Utilizing the characteristics of PZT which can generate electrical charge induced by strain, an adjustable overhung PZT beam system is developed for maximum power harvesting. In theoretical analysis, a beam of intermediate roller support is first established, in which the electro-mechanical coupling effect of the PZT energy is included. Assumed mode method is then employed to yield the Lagrange’s equation of motion.

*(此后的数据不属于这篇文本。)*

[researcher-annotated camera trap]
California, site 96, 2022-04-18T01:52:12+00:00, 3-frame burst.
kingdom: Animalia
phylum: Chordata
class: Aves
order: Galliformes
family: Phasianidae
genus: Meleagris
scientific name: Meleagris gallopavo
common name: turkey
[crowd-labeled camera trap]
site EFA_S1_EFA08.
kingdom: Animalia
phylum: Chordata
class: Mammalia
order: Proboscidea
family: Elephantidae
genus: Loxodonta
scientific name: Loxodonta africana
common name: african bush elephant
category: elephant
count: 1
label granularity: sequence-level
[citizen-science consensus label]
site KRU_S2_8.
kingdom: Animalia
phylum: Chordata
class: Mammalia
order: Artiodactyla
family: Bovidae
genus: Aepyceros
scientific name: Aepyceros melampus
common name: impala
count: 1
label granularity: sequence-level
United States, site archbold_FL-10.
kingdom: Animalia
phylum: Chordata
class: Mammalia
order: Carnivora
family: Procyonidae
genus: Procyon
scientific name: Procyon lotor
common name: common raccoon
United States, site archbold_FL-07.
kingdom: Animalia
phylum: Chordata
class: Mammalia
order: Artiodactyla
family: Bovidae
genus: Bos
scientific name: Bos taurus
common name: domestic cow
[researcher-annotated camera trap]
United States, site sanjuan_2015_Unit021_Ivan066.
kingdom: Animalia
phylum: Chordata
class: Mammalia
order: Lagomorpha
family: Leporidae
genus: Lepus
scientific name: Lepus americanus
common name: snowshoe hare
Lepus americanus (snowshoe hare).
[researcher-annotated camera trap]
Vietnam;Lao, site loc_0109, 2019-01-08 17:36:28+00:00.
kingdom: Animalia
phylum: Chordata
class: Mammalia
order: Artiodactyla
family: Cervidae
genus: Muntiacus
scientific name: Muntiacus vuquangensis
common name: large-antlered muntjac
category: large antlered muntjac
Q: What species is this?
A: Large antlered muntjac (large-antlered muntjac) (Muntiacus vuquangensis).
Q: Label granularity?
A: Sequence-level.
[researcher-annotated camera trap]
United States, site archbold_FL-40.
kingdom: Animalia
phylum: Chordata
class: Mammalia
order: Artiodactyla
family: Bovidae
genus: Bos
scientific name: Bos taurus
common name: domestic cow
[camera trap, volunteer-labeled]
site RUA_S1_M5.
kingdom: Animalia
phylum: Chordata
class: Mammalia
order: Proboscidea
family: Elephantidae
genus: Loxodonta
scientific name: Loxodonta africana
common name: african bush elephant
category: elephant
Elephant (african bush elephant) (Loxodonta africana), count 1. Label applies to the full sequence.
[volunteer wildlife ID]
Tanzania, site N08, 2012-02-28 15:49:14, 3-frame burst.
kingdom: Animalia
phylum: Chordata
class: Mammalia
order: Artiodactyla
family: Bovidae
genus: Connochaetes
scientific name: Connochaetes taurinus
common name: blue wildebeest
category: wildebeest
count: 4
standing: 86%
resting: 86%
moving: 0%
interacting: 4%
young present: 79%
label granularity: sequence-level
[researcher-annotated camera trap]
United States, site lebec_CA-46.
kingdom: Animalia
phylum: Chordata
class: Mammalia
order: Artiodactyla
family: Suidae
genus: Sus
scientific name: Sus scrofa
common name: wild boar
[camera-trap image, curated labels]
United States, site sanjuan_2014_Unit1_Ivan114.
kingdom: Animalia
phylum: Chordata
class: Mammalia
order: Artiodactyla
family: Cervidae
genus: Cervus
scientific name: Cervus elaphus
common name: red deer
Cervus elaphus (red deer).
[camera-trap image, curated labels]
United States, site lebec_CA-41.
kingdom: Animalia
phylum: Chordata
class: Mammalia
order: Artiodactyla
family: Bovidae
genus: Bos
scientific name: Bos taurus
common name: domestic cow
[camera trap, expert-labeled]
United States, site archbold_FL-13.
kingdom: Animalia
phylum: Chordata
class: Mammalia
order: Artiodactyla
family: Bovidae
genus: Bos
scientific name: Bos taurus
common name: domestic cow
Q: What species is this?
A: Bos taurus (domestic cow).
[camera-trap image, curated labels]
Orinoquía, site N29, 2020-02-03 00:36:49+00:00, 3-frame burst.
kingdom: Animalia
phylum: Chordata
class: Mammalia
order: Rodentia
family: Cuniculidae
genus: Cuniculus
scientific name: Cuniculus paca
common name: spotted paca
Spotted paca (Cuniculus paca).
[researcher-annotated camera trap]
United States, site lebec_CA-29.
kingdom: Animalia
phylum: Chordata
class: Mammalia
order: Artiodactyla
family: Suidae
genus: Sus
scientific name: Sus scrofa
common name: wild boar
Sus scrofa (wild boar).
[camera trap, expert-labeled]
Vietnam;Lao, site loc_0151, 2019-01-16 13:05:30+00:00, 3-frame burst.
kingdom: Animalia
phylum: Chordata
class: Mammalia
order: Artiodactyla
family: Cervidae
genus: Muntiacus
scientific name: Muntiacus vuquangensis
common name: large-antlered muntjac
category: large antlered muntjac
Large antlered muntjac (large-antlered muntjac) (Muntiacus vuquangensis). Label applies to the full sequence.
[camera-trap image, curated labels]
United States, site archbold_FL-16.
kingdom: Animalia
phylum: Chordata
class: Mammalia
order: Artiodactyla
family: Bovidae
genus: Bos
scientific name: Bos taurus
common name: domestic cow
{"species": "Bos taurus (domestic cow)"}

A self-tuning overhung PZT beam power harvesting system is set up for experimental work. This system can automatically adjust the roller position to tune the beam natural frequency according to the external excitation
frequency to yield the maximum power harvesting. Once the output voltage decreases suddenly due to the external frequency change, the control system automatically search for the new position, and the experiments showed satisfactory results. The developed mechanism provides the engineers a valuable approach to energy harvesting.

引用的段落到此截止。